Source document:

Fukushima and Hiroshima: Accounts of 50 local residents, Part 2 
Jun. 29, 2011
Article 6: The importance of disclosing survey findings
by Yoko Yamamoto and Seiji Shitakubo, Staff Writers
Survey results should be utilized for the benefit of residents
At the end of May, more than two months after the onset of the accident at the Fukushima No. 1 (Daiichi) nuclear power plant, Kenta Sato, 29, paid a visit to the National Institute of Radiological Sciences (NIRS) in Chiba. Mr. Sato, who runs a business in the formwork industry in the town of Iitate in Fukushima Prefecture, asked the institute to measure his internal exposure to radiation using a whole body counter. Because he had spent a considerable amount of time outdoors even after the accident, due to the nature of his work, he was concerned about possible internal exposure.
Readings not disclosed
However, he was only told that the readings were under the designated limits and no numerical data was provided. When he asked why he was not being given more detailed information, NIRS replied that such result would be impenetrable to the average person. Mr. Sato still feels dissatisfied with this explanation.
Like A-bomb survivors in Hiroshima and Nagasaki, Mr. Sato wants to understand precisely what the impact has been to his body as a result of his exposure to radiation.

Supplied material:
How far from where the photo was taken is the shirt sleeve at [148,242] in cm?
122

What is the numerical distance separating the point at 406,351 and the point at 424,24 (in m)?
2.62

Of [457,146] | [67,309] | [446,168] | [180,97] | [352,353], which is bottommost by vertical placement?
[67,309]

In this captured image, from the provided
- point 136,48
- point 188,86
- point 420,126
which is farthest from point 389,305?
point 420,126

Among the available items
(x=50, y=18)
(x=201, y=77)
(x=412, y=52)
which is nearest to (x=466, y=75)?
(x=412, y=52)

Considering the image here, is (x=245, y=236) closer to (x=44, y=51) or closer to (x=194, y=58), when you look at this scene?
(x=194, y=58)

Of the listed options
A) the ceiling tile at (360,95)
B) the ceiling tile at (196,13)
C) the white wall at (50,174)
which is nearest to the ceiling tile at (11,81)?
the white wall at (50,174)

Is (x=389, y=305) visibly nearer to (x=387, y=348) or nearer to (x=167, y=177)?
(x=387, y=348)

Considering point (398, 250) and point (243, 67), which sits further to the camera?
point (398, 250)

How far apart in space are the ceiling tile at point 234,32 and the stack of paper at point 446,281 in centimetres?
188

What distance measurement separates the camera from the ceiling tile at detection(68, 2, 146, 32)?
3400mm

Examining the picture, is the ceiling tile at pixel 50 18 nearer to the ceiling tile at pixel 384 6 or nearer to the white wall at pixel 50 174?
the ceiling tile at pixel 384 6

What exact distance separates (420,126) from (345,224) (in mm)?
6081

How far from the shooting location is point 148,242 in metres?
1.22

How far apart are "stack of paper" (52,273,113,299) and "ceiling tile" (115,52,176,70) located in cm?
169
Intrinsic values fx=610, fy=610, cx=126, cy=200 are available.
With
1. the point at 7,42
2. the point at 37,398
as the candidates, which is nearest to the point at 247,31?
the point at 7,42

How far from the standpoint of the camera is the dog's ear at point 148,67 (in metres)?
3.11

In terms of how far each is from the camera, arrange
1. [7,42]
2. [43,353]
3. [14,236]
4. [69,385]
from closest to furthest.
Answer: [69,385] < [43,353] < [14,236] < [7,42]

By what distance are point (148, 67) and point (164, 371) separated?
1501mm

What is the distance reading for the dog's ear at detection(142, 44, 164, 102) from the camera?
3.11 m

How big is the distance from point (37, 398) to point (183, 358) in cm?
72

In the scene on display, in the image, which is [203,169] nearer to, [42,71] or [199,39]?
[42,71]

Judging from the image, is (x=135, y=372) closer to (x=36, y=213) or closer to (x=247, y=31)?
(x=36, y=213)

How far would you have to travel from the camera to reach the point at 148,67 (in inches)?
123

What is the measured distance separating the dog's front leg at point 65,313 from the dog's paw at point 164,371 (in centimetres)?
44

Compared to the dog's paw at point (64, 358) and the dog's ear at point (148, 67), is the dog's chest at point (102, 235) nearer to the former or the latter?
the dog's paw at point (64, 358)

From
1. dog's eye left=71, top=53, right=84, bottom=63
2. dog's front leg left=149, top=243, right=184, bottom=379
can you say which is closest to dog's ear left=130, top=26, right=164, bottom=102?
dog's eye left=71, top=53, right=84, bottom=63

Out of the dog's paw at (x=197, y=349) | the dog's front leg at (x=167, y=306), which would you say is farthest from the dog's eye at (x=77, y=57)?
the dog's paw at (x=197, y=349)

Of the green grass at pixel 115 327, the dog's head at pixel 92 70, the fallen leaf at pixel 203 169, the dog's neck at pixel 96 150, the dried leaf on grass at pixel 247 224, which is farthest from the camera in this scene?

Task requirements:
a: Reproduce the passage of the Fukushima article between "Like A-bomb survivors" and "exposure to radiation.", inclusive.
b: In the Fukushima article, what reason did NIRS give Kenta Sato for not providing more detailed information about his readings?
c: Resume the Fukushima article from where it stops.

Answers per task:
a:
Like A-bomb survivors in Hiroshima and Nagasaki, Mr. Sato wants to understand precisely what the impact has been to his body as a result of his exposure to radiation.

b: NIRS said that such results would be impenetrable to the average person.

c:
In the 1950s, the Atomic Bomb Casualty Commission (ABCC), the forerunner of the current Radiation Effects Research Foundation (RERF), pursued follow-up surveys of about 120,000 A-bomb survivors. While findings of these epidemiological surveys have been utilized for establishing global standards for radiation protection, some survivors held distrust toward the ABCC since they felt that they were used as guinea pigs or they were made subjects of research but were not provided with medical treatment.
The prefectural government of Fukushima has decided to launch a survey in August to monitor the health of 2.02 million residents of the prefecture. The important thing in connection with this effort is that residents should be able to make the most of the findings. The failings of the surveys conducted in Hiroshima should not be repeated.
In the planned survey for Fukushima Prefecture, exposure doses will be estimated through medical interview forms and other means. The survey will be initiated earlier, by the end of this month, for 28,000 residents of areas where high levels of radiation have been recorded, including Namie, the Yamakiya area of Kawamata, and Iitate. Internal exposure doses will be examined for 100 of these residents.
Expertise accumulated by the RERF, Hiroshima University, and Nagasaki University is expected to play an important role. Kenji Kamiya, one of the members of the committee responsible for the survey, is director of Hiroshima University’s Research Institute for Radiation and Medicine and an expert in radiation damage. He said, “Since there are no records of this kind of low-dose, long-term exposure [as in Fukushima], only the accumulated data of Hiroshima and Nagasaki will make it possible to evaluate the effects of such exposure.”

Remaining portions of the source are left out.